--- Begin Task input ---
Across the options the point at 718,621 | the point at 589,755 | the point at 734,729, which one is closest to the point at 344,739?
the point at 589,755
--- End Task input ---
--- Begin Task input ---
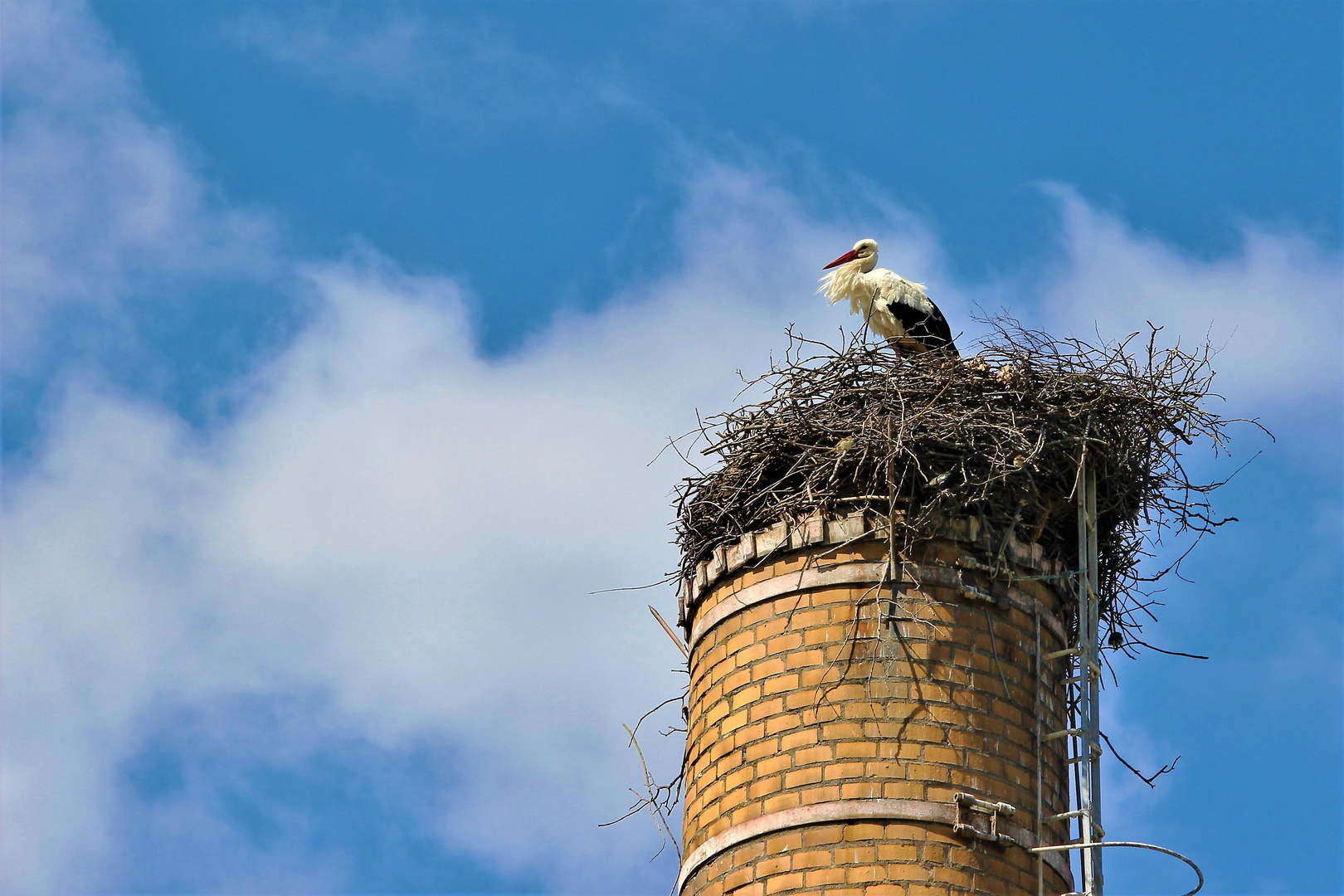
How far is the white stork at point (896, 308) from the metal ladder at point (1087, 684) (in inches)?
--- End Task input ---
--- Begin Task input ---
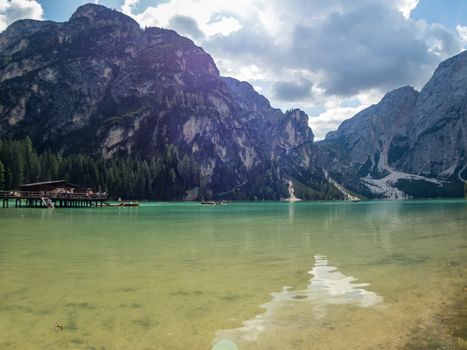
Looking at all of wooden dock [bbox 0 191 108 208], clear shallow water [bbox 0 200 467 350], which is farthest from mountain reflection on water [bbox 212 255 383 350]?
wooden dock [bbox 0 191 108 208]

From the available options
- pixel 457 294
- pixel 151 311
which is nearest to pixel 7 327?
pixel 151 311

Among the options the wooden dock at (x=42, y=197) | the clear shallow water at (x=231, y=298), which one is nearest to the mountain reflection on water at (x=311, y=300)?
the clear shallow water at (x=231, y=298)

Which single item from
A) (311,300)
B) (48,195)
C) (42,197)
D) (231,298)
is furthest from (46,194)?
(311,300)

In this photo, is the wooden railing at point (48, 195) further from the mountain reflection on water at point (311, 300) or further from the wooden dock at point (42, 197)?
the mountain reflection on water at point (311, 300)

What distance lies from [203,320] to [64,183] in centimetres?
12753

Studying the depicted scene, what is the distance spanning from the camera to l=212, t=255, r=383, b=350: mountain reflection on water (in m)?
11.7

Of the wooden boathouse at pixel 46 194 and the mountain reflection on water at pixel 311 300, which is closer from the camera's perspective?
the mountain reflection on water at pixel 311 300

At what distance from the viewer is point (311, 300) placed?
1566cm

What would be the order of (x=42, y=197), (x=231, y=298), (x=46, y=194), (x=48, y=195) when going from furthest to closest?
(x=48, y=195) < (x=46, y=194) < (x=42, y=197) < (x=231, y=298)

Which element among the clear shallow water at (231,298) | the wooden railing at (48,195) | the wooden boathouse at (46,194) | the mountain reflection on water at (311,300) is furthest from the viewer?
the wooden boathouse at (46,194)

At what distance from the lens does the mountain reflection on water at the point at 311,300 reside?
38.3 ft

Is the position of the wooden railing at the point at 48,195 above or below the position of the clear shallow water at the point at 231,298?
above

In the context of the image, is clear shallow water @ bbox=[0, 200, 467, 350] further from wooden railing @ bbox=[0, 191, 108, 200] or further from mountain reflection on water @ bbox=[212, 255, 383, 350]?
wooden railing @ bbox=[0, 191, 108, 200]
--- End Task input ---
Instruction - How many lines of the material above contain the word "distance"? Reply with the number alone.

Result for this exercise - 4